═════ LISTED ENTRIES

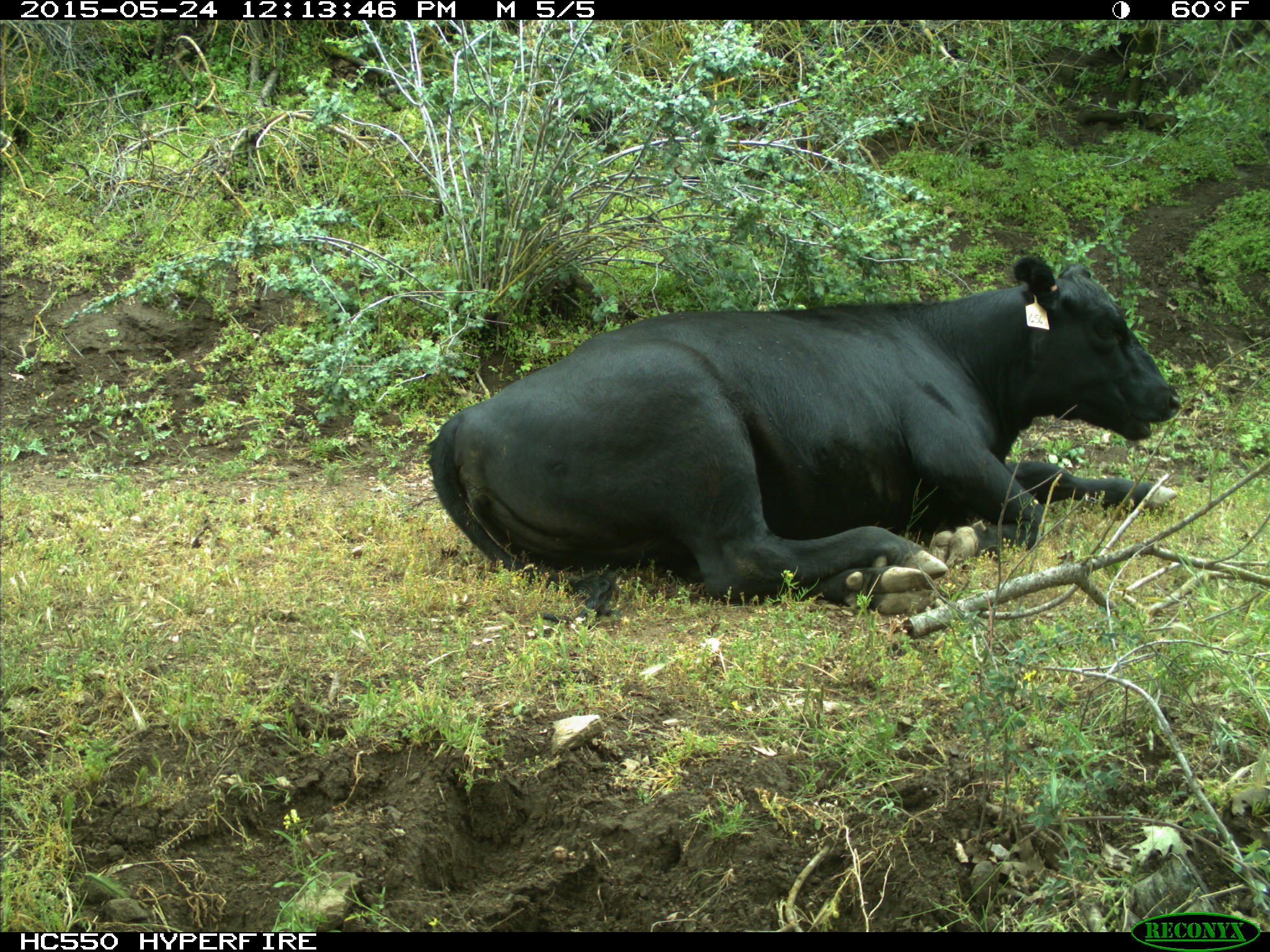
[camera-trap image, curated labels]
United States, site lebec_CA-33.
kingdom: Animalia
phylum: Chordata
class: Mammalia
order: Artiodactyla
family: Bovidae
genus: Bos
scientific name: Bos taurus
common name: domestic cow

══════════
═════ LISTED ENTRIES

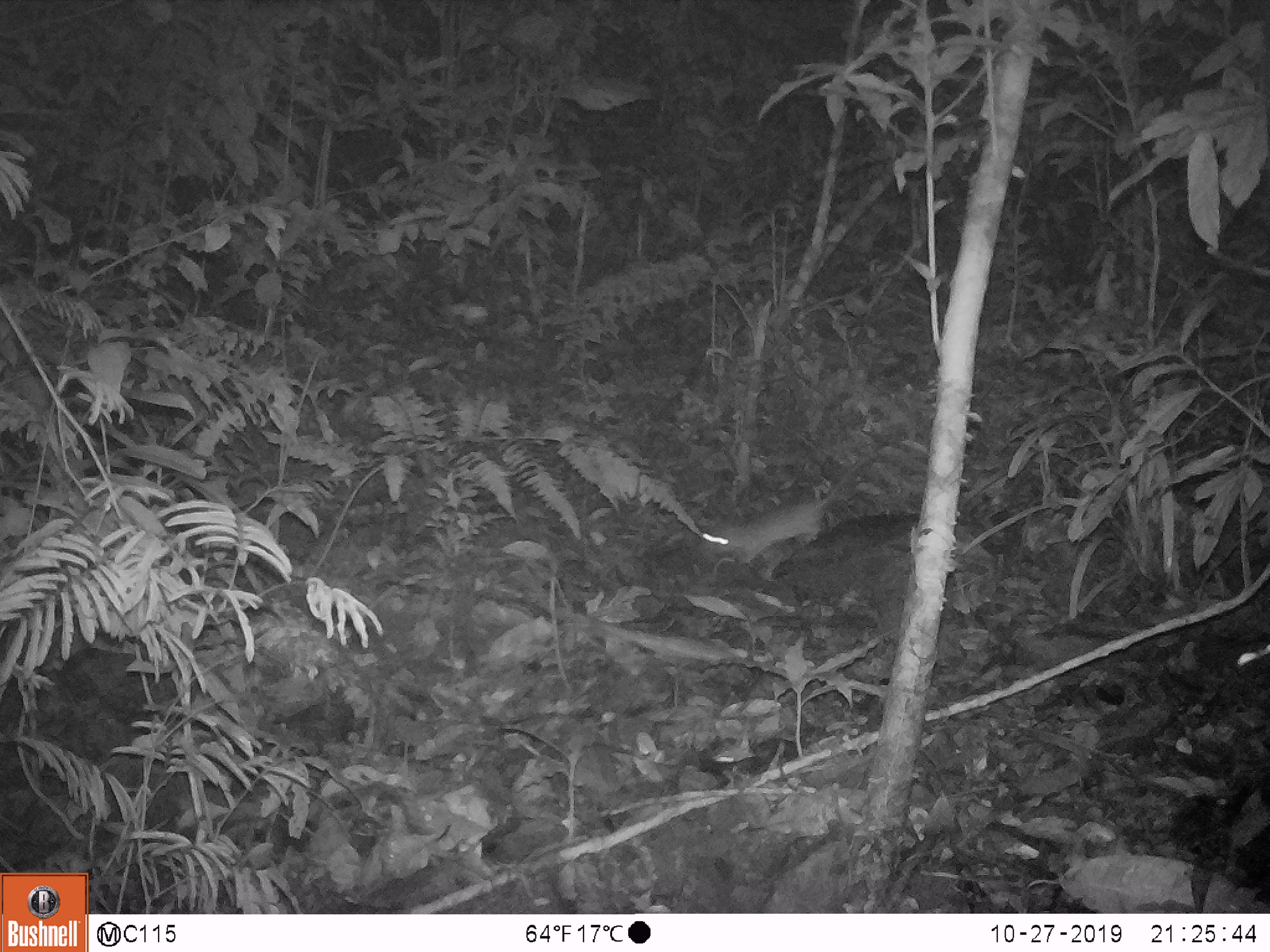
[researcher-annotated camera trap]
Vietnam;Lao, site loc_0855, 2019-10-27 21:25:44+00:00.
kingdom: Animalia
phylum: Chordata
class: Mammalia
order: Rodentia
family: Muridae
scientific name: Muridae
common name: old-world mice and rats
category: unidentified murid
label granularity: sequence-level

══════════

**WHAT THE TASK ASKS**
Find the string "site" in the records, then copy each line where it occurs.

**THE COMPLETED TASK**
United States, site lebec_CA-33.
Vietnam;Lao, site loc_0855, 2019-10-27 21:25:44+00:00.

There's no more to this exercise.